As it begins its search for a successor to outgoing general manager Carmen E. Turner, Metro's governing board will have to find someone to lead the regional rail and bus agency through what some officials say will be one of the system's most difficult periods.

Federal money to operate Metro continues to decline, and Congress appears ready to trim the federal share of the $2.7 billion cost of building the last 13.5 miles of the planned 103-mile system.

That means the state and local governments that pass the hat to make up the difference will have to pick up more of Metro's costs, and these governments already are hurting. The District has fallen behind in its payments, forcing Metro to borrow money.

Local governments are going to have to come up with hundreds of millions of dollars in the coming years to replace and repair the aging equipment that carries about 1 million passengers a day. Higher fares and delays in service and construction are likely.

"This region will have to decide how it will finance public transportation," said Turner, who is joining the Smithsonian Institution as its chief operating officer. "The region will have to look at the money available for transportation and find the right allocation for those dollars based on some comprehensive regional plan."

Metro has always had challenges but generally has found the right manager at the right time, starting with Jackson Graham, a master builder who put the holes in the ground. Turner, the fourth chief executive, took Metro from an agency that mostly built the system to one that also had to pay more attention to operating the trains and buses.

"Certainly it's going to be a dislocation," said Mary Margaret Whipple, of Arlington, the Metro board chairman. "It's never easy to lose someone good. I'm confident Metro is a strong and able organization and the transition will be smooth."

Given the prestige and visibility of managing the transit system in the nation's capital, officials expect that several people will apply for Turner's job, which now pays $109,000 a year but likely would pay more to attract a new manager. A search committee is expected to be named soon; Turner leaves in mid-December after seven years as Metro manager.

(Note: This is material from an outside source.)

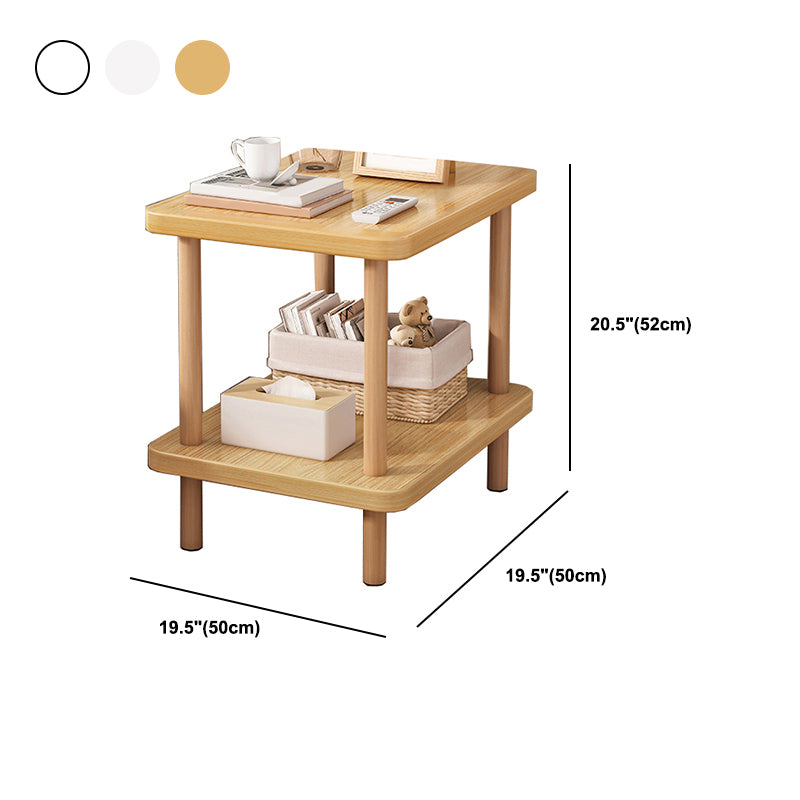 Imitation Wood Nightstand Open Storage Modern Shelf Included Night Table with Legs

"It won't be an easy or quick task replacing Carmen Turner," said Jack Gilstrap, executive director of the American Public Transit Association. He said that many top managers have contractual obligations that would prevent them from leaving immediately for Metro.

Inside the organization, there are no obvious candidates who have been groomed to succeed Turner. As for the two finalists from 1983 who competed before Turner was chosen, William A. Boleyn is nearing retirement as Metro's finance manager and Theodore Weigle has recently taken a job with Bechtel, the giant international engineering firm. Weigle said he will not seek the post.

Part of Turner's success, especially in unifying Metro's 9,000-member work force, is the symbolic role she provided to women and blacks, some officials said. The Metro board isn't necessarily looking for a member of a minority to replace Turner, board members said, but there are a few in high places in other transit agencies.

Shirley A. DeLibero, who headed Metro's bus operations from 1982 to 1986, became general manager of New Jersey Transit last month. She could not be reached; most of the transit industry is attending its annual convention in Houston, where Turner's resignation caught the industry by surprise.

The operations manager of Seattle's Metro system and two senior officials of the Detroit area's transit agency also are minorities.

"I think someone's sex and race are less important than their personal skills," Whipple said. "Clearly the position is open to all."

Turner said that she did not have someone in mind to replace her, but that she would be involved in finding her successor.

Though Metro's general manager is the top executive in the organization, much of the day-to-day managing is done by seven department heads. This has freed Turner for the important and time-consuming job of dealing with the board, local and state officials, Congress and the Bush administration. The manager, then, is expected to be skilled not only at administration of the Metro bureaucracy but also personal lobbying, at which Turner excelled.

She set a new standard for Metro's dealings with organized labor that her successor will be expected to continue. Under Turner, transit workers agreed to three contracts, all of which were negotiated between Metro management and the transit workers union, avoiding binding arbitration.

"I wouldn't want to turn the clock back to the days before Carmen was manager," said James M. "Tommy" Thomas, president of the local transit workers union, which represents two-thirds of Metro employees.

Whoever succeeds Turner also will take over an agency that is beginning some serious soul-searching about its future role in the region. For example, should the rail system be expanded beyond 103 miles and should light rail connections to Metro be built?

"Metro needs to come to terms with how it views itself with the outside world," said board member Cleatus E. Barnett, of Montgomery County.

Another future worry is maintenance. The rail system is 14 years old; Metrobus was created 17 years ago. Repairs already are being deferred, and Metro estimates it will need more than $600 million over the next five years for capital needs but can cover only one-third of that from existing sources.